I've been running the unsloth 200GB dynamic quantisation with 8k context on my 6...

TeMPOraL · 2025-02-01T13:20:16 1738416016

To add another datapoint, I've been running the 131GB (140GB on disk) 1.58 bit dynamic quant from Unsloth with 4k context on my 32GB Ryzen 7 2700X (8 cores, 3.70 GHz), and achieved exactly the same speed - around 0.15 tps on average, sometimes dropping to 0.11, tps occasionally going up to 0.16 tps. Roughly 1/2 of your specs, roughly 1/2 smaller quant, same tps.

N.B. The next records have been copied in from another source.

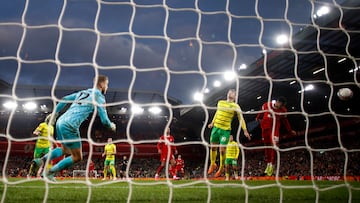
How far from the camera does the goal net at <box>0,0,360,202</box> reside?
12.1ft

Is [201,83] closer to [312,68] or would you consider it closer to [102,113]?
[102,113]

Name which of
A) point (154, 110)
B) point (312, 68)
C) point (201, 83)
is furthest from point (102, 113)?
point (154, 110)

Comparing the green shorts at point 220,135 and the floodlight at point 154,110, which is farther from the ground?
the floodlight at point 154,110

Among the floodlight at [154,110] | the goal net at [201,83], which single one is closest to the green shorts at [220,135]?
the goal net at [201,83]

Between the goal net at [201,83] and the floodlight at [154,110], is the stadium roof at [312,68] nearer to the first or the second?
the goal net at [201,83]

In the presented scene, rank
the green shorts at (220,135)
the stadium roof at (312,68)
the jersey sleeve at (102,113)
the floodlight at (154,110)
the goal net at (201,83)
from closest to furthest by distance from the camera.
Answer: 1. the goal net at (201,83)
2. the jersey sleeve at (102,113)
3. the green shorts at (220,135)
4. the stadium roof at (312,68)
5. the floodlight at (154,110)

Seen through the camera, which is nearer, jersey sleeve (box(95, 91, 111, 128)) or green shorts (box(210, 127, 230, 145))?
jersey sleeve (box(95, 91, 111, 128))

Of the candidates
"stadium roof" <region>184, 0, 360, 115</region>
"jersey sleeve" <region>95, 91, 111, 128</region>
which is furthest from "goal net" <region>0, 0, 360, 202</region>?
"jersey sleeve" <region>95, 91, 111, 128</region>

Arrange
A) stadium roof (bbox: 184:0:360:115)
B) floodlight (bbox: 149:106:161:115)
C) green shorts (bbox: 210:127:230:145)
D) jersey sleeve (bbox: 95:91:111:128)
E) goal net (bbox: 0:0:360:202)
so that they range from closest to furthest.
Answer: goal net (bbox: 0:0:360:202) < jersey sleeve (bbox: 95:91:111:128) < green shorts (bbox: 210:127:230:145) < stadium roof (bbox: 184:0:360:115) < floodlight (bbox: 149:106:161:115)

I've had to disable the overload safeties in LM Studio and tweak with some loader parameters to get the model to run mostly from disk (NVMe SSD), but once it did, it also used very little CPU!

I tried offloading to GPU, but my RTX 4070 Ti (12GB VRAM) can take at most 4 layers, and it turned out to make no difference in tps.

My RAM is DDR4, maybe switching to DDR5 would improve things? Testing that would require replacing everything but the GPU, though, as my motherboard is too old :/.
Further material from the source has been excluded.